Dieses Mal treten Abgeordnete der rechtsradikalen Jobbik-Partei zusammen mit liberalen und sozialdemokratischen Parlamentariern auf. Ob daraus ein tragfähiges Bündnis von Dauer werden wird, scheint jedoch fraglich.
Feindbild Soros
Die unabhängige Politikerin Bernadett Szel, die am vergangenen Montag an der Protestaktion im staatlichen Rundfunk teilgenommen hat, beschreibt die Herausforderung für die Oppositionsparteien so: "Ungarn hat keine Demokratie mehr. Und nach Montag muss ich sagen, dass wir nahe an einer Diktatur sind."
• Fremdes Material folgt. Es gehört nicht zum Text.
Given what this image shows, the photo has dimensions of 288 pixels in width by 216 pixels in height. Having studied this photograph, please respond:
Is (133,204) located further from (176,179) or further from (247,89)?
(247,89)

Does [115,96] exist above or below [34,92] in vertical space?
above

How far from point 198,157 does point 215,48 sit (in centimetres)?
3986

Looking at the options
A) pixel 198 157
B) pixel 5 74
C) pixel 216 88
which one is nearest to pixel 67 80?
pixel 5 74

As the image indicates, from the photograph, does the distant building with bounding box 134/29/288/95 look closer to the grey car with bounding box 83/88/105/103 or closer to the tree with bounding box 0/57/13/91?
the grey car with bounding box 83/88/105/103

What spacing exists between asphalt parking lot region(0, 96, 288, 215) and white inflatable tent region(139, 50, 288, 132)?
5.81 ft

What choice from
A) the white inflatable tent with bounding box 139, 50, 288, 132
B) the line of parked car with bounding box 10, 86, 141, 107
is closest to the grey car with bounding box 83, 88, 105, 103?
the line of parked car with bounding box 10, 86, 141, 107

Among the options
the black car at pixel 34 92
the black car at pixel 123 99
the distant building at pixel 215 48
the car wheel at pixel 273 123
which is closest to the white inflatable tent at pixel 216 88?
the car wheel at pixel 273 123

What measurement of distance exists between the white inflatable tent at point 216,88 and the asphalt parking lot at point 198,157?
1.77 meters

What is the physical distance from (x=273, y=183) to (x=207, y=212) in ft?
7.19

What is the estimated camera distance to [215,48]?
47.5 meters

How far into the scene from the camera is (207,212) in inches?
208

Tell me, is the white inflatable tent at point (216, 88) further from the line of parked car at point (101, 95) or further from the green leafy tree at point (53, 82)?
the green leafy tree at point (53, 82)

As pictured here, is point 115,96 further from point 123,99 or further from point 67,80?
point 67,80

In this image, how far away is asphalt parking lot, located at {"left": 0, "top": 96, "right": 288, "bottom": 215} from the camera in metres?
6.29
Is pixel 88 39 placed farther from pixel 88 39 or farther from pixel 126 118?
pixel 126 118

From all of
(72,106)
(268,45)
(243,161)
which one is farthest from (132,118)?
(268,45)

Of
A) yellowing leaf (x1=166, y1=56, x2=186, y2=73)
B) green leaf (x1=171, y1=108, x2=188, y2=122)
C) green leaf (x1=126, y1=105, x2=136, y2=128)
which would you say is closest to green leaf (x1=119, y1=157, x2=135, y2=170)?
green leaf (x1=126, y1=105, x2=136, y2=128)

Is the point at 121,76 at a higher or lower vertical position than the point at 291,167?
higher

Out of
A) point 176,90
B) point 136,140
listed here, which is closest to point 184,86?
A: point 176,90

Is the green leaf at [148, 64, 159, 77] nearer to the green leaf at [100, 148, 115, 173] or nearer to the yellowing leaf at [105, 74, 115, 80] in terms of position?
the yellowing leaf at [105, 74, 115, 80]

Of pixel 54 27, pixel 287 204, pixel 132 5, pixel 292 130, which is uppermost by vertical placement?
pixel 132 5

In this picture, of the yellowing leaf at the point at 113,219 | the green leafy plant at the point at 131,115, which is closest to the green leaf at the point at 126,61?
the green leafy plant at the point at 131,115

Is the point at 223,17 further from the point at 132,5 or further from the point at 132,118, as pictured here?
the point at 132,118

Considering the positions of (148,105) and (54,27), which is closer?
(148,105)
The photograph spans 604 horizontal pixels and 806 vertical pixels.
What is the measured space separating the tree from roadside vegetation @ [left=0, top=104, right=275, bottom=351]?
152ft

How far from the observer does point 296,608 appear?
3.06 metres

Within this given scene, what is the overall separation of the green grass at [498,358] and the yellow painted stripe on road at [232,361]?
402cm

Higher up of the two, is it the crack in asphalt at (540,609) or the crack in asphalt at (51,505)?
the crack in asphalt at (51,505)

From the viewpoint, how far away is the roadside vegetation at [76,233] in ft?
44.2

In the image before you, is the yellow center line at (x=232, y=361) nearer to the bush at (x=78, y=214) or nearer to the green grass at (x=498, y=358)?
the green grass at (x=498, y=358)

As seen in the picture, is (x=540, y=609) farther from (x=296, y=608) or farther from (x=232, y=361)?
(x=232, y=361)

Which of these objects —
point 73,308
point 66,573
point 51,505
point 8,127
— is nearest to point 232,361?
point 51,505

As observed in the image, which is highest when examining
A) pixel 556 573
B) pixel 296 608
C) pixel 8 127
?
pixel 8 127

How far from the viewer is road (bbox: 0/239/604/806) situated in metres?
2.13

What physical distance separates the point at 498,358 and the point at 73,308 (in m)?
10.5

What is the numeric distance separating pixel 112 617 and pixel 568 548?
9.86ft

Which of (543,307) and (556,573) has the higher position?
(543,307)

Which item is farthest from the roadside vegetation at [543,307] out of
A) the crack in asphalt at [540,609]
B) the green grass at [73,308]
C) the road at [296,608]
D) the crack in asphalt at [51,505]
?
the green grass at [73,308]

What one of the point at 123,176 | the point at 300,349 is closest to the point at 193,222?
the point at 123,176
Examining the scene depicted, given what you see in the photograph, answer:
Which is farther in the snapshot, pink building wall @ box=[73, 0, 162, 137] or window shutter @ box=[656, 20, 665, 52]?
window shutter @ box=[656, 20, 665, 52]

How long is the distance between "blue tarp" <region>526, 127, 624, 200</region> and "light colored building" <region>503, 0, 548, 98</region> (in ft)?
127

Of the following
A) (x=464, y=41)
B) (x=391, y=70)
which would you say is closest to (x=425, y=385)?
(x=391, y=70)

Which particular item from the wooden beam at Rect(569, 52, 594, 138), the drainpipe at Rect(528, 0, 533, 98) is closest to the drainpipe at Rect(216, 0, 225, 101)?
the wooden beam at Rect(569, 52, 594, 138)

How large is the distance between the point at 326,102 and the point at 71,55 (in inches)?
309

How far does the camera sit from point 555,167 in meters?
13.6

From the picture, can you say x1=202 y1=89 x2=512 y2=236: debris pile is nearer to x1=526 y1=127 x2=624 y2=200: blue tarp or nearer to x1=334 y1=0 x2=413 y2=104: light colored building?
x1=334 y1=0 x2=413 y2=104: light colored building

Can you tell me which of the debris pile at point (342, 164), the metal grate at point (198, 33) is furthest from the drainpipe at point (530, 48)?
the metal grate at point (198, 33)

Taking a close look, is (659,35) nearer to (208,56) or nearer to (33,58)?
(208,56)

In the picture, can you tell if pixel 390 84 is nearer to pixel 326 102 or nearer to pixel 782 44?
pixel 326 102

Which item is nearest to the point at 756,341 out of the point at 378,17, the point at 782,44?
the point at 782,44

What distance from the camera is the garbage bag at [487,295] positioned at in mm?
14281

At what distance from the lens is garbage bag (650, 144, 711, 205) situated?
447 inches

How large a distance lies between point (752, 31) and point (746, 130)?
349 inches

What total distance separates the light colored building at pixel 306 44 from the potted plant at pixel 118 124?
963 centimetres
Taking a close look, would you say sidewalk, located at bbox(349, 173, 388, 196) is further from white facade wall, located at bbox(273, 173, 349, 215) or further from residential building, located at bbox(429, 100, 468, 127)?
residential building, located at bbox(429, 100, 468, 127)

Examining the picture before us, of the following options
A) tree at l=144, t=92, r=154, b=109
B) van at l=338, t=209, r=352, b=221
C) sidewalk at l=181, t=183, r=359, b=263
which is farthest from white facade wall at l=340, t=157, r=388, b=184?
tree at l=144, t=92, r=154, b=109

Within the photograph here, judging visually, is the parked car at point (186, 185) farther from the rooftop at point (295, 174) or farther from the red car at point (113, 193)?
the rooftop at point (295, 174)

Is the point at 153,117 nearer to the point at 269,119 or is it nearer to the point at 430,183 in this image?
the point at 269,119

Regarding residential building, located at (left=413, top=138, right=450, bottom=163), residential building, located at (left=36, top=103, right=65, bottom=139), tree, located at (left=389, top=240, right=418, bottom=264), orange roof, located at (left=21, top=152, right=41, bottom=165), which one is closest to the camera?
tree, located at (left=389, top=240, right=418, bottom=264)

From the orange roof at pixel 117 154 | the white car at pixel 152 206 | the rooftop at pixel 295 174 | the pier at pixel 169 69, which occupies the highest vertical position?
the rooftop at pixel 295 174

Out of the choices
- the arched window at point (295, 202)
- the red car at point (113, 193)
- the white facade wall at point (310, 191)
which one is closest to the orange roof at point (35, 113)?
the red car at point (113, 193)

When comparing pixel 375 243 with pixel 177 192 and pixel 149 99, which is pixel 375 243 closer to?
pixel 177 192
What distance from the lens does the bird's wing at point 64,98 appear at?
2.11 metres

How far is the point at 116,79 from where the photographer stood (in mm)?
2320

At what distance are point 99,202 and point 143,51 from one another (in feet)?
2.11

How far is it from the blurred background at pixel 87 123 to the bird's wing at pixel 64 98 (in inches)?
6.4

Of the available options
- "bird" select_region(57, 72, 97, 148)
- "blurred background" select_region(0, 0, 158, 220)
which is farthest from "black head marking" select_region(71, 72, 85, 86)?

Sie wolle ihre Land in einer Lage sehen, in der es demokratische Debatten darüber gebe, wie die Bürger über politische Parteien denken, sagt Szel. "Diese Gelegenheit haben wir nicht. Wir sind alle in der gleiche Situation. Und wenn wir nichts tun, werden sie uns schwächen."
Die Regierung antwortet auf die Bewegung mit einer Mischung aus harschen Vorwürfen und altbekannten Beschuldigungen: Hinter den Demonstranten stünde niemand anderes als der US-Milliardär George Soros, der seit Beginn der Flüchtlingskrise zum omnipräsenten zum Lieblingsfeind der regierungsamtlichen Rhetorik geworden ist. Mitglieder des Soros-Netzwerks hätten die "bekannte Methoden eingesetzt", sagt der Regierungssprecher Istvan Hollik. "Um alle zu verängstigen, die nicht mit ihnen einverstanden sind".